**PROBLEMS TO SOLVE**
**1)** Decide whether each statement below agrees with the seaplane column: (a) the first seaplane the writer flew was a Lake LA-4-200 amphibian; (b) the writer did voiceover work for Kenmore Air's seaplane flight training series; (c) when the amphibian landed on water, its retractable gear stayed tucked away. Answer yes or no for each and quote the deciding words.
**2)** Copy everything in the seaplane column from "This morning, with" down to "too little time.".

Coping: They’re Coming for Kansas Next

This morning, with every intention of writing a short column, as I’ve been promising myself, I sat down to a bowl of leftovers for breakfast and finally started to read through the latest issue of AOPA Pilot that’s been sitting on the counter gathering dust.  Too much work, too little time.

This issue was particularly interesting to me because it features seaplanes and years ago (like back in the 1970’s) I did the voiceover work for Kenmore Air’s seaplane flight training series.  This was back in the days of cassettes, mind you.

Seaplanes and I have some very fond memories:  The first one I flew was a J-3 Cub on floats, but after that I moved up to a Lake LA-4-200 amphibian.  When landing on water, the retractable gear stays safely tucked away.  But when landing at Boeing Field in Seattle, the gear dropped down and the plane landed on very short, but solid “legs.”

Scene-based reasoning records:
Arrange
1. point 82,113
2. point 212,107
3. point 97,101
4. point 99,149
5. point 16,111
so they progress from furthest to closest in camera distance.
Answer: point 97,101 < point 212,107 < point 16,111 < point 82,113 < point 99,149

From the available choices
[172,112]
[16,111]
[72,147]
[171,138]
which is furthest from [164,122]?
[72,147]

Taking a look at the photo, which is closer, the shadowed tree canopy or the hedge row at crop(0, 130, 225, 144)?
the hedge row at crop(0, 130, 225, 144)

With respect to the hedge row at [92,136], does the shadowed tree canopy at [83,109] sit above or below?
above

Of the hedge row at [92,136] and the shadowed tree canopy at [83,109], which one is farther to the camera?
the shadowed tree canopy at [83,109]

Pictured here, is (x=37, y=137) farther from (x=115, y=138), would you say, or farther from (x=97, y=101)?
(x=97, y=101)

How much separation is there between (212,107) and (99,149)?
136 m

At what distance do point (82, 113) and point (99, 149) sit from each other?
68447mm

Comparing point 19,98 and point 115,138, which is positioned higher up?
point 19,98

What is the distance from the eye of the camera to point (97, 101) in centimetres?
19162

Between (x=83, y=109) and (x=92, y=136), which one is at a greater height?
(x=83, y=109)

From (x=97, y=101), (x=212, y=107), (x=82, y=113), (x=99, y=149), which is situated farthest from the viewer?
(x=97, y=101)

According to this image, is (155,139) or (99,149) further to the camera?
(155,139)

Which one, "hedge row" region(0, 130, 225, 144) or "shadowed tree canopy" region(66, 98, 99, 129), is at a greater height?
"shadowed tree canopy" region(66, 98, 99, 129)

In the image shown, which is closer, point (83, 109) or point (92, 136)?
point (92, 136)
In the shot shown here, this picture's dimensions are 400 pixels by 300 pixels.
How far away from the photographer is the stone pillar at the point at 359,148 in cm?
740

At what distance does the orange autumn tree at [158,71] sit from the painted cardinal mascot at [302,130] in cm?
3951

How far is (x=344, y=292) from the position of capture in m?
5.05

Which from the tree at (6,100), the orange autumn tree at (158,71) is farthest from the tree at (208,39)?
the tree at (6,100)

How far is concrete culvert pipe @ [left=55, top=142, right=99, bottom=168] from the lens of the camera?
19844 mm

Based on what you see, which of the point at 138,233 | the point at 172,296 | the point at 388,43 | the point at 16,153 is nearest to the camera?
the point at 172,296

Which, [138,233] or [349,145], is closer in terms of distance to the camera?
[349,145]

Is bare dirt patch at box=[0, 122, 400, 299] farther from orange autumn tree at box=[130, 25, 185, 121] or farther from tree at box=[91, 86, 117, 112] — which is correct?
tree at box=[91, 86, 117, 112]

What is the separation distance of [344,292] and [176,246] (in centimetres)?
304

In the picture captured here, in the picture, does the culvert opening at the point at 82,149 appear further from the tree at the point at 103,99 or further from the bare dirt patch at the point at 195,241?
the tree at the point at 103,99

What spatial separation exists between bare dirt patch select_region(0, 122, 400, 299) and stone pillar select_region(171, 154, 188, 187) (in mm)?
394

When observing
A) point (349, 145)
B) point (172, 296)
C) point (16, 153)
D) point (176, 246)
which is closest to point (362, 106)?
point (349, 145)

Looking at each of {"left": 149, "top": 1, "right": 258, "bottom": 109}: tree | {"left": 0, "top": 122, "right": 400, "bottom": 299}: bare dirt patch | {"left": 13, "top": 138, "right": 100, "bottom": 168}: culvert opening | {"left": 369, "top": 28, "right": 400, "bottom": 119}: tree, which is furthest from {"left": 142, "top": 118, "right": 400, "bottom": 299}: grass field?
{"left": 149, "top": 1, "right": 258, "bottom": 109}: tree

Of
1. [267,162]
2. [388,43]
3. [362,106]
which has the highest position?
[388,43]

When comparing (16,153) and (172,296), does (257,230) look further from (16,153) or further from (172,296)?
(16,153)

**RESULTS OF THE TASKS**
**1)**
(a) No: "The first one I flew was a J-3 Cub on floats"
(b) Yes: "I did the voiceover work for Kenmore Air’s seaplane flight training series"
(c) Yes: "When landing on water, the retractable gear stays safely tucked away."

**2)**
This morning, with every intention of writing a short column, as I’ve been promising myself, I sat down to a bowl of leftovers for breakfast and finally started to read through the latest issue of AOPA Pilot that’s been sitting on the counter gathering dust.  Too much work, too little time.